Small Business and Work Opportunity Act of 2007

by Richard A. Finafrock, CPA, CHAE

We would like to update you on a couple of recent federal tax law changes which may impact your 2007 tax planning. These changes were contained within the “Small Business and Work Opportunity Tax Act of 2007” signed into law on May 25th by President Bush.

 

  • The Work Opportunity Tax Credit was scheduled to expire for individuals who begin work for an employer after December 31, 2007.  The new law extends this expiration date to September 1, 2011, and makes changes to various definitions of a qualified employee.
  • The limit on expensing the purchase of furniture, fixtures, and equipment was increased to $125,000 for 2007 (up from $112,000). The starting point for phasing-out the ability to claim this expense, was increased to $500,000 of such purchases (up from $450,000).
  • For Tip Credits arising in 2007 and beyond, there has been an increase in the amount of Tip Credit that can be claimed. The Internal Revenue Service has not had time to comment or provide guidance on how this new provision will be applied. However, based upon the technical explanation prepared by the Joint Committee on Taxation, in most (but not all) situations, taxpayers will be able to claim the full Tip Credit arising in 2007 tax year, and for each following year. Unfortunately, any unused Tip Credits accumulated in prior years, do not fall under the new Tip Credit rules. The old rules still apply to those credits.

 

Summary of Tip Credit changes:

For Individuals and Corporations, the Alternative Minimum Tax (AMT) no longer limits the amount of Tip Credit that can be claimed. AMT still exists for all other purposes; it just does not apply to limit the ability to claim Tip Credits arising in 2007 and beyond. AMT still limits any Tip Credits carrying forward from earlier years.

 

There is another limitation that still applies to the overall amount of Tip Credit that can be claimed in any given year, though in most situations it is not as limiting as AMT. In effect, this other limitation is as follows: The current year Tip Credit cannot reduce your tax liability below 25% of your regular tax liability in excess of $25,000.

 

Here is an example, to help explain these new Tip Credit rules:

Assumptions:

  • Assume regular 2007 federal tax liability (before credits) is $175,000.
  • Assume 2007 AMT tax is otherwise calculated to be $150,000.
  • Assume the 2007 Tip Credit is $70,000.
  • Assume there are $200,000 of prior year Tip Credits carrying forward into 2007.

 

Application of new rules:

  • The regular tax liability in excess of $25,000, is $150,000 ($175,000 regular tax liability - $25,000).
  • 25% of that excess, is $37,500 ($150,000 x 25%).

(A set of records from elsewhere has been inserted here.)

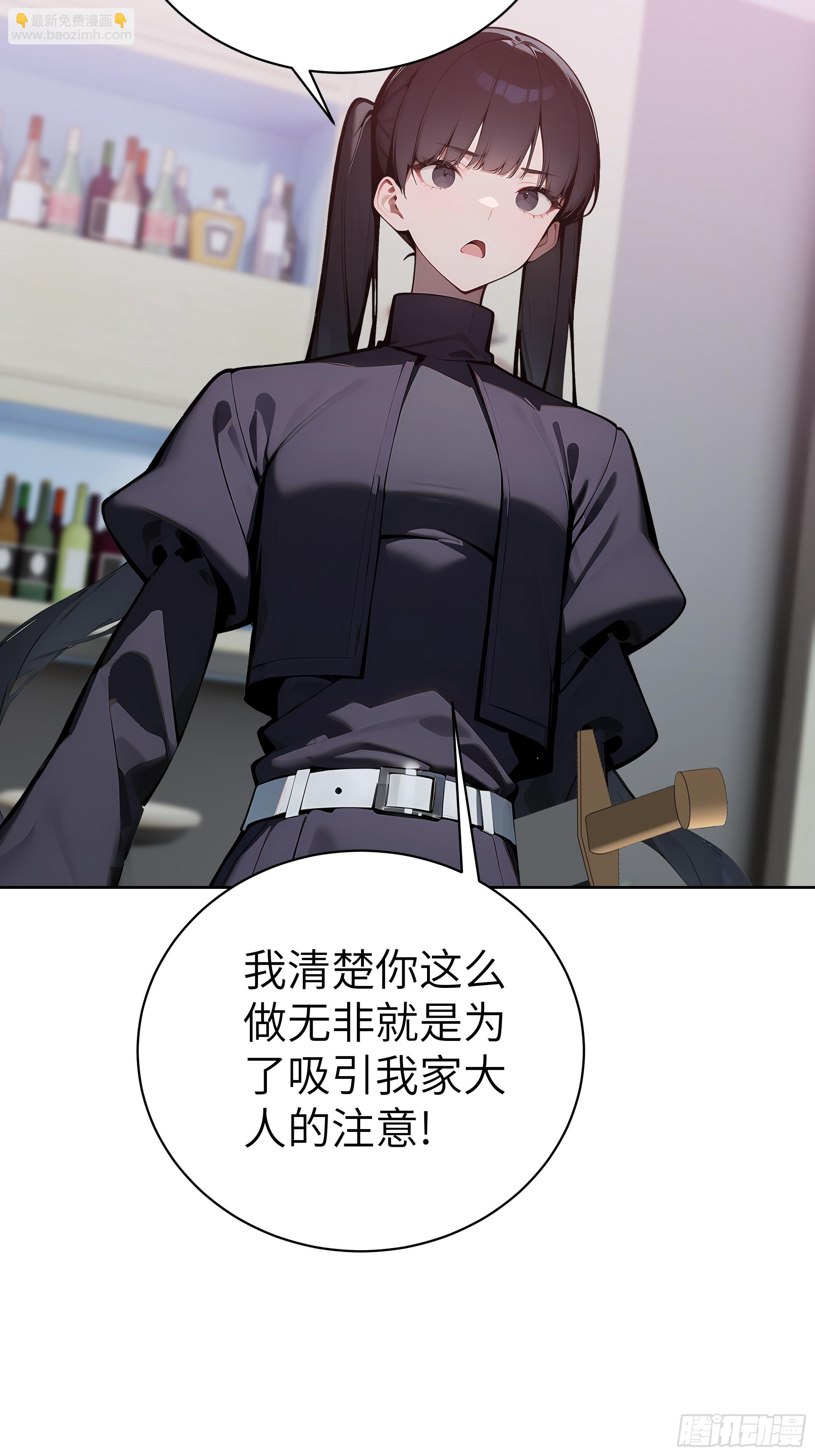 46 追龙宴！(1/2)-第45话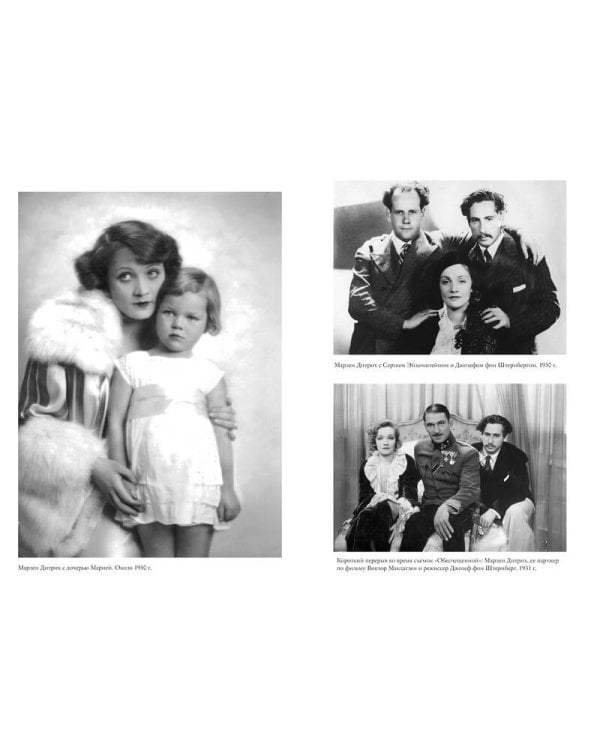 Жизнь Марлен Дитрих, рассказанная ее дочерью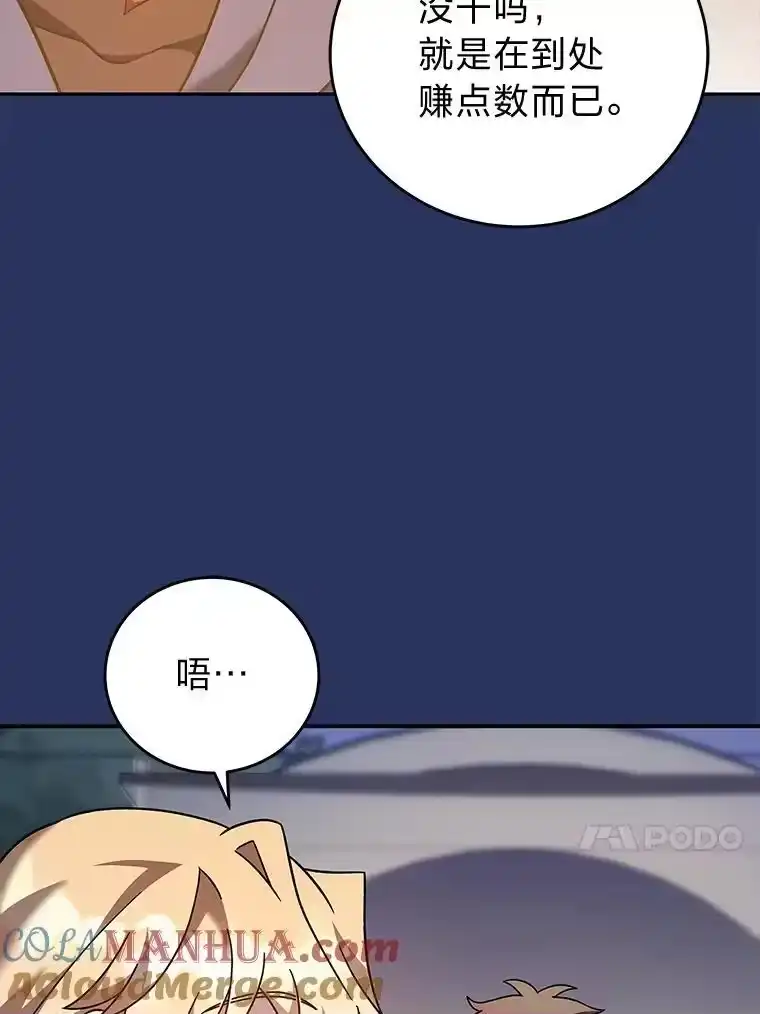 小说里的叛逆路人甲_h 54.智取 第105页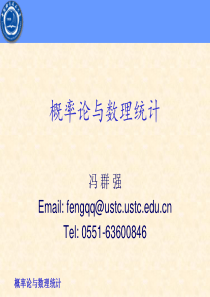 第一章 事件与概率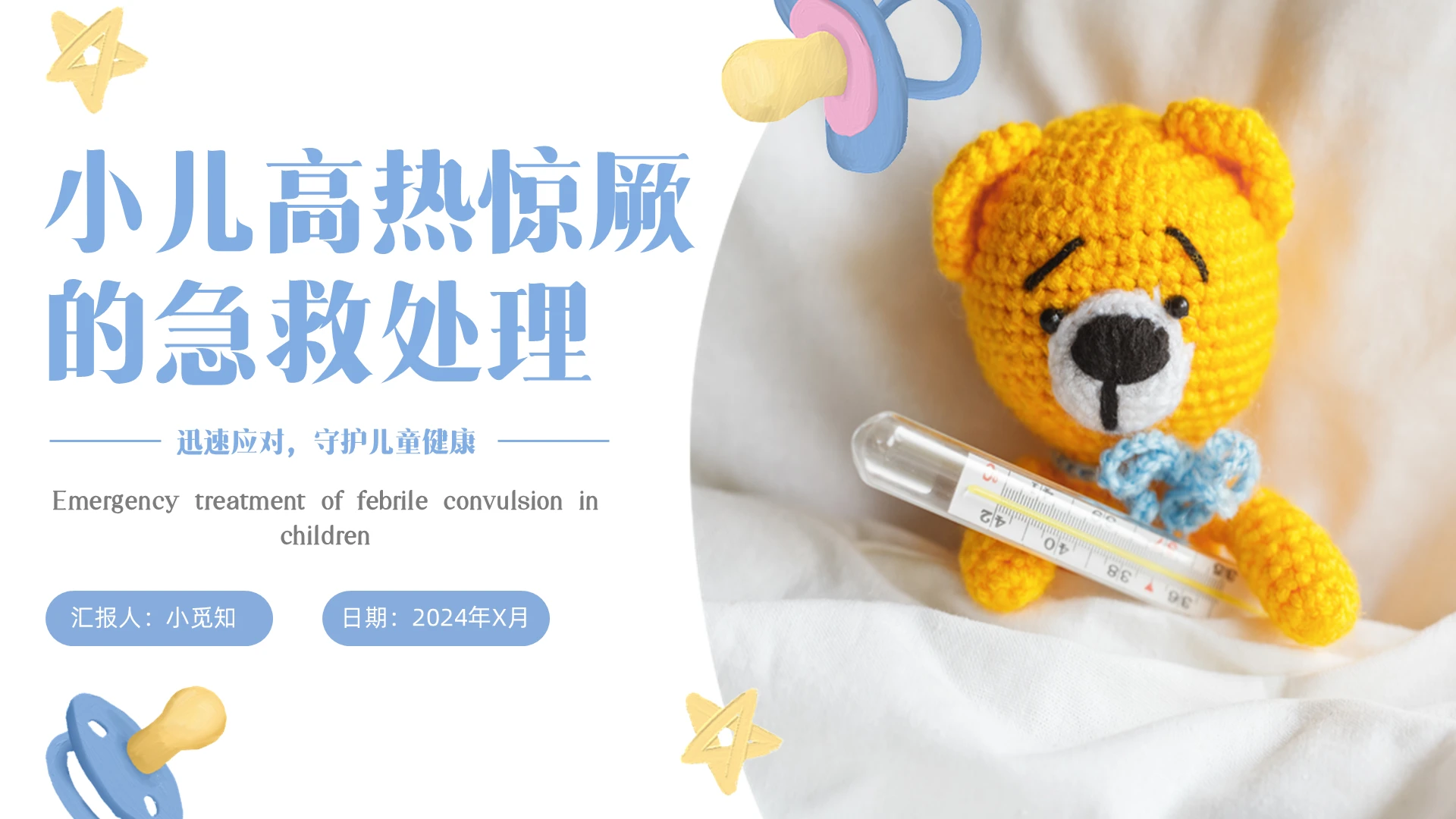 蓝色实拍插画小儿高热惊厥的急救处理培训PPT模板医疗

Therefore, at a minimum $37,500 of tax will still have to be paid.
  • Since AMT does not limit the amount of allowable Tip Credit arising in 2007, the full 2007 Tip credit of $70,000 can be claimed.
  • By claiming the $70,000 of current year Tip Credit, the tax liability is reduced to $105,000 ($175,000 regular tax liability - $70,000 of 2007 Tip Credits).
  • Since this $105,000 of tax is less than the otherwise calculated 2007 AMT tax of $150,000, none of the prior year Tip Credits carrying forward into 2007 can be utilized to further reduce the 2007 tax liability.
  • Total tax due for 2007 is $105,000, and the unused Tip Credits from prior years continue to carry forward into the future.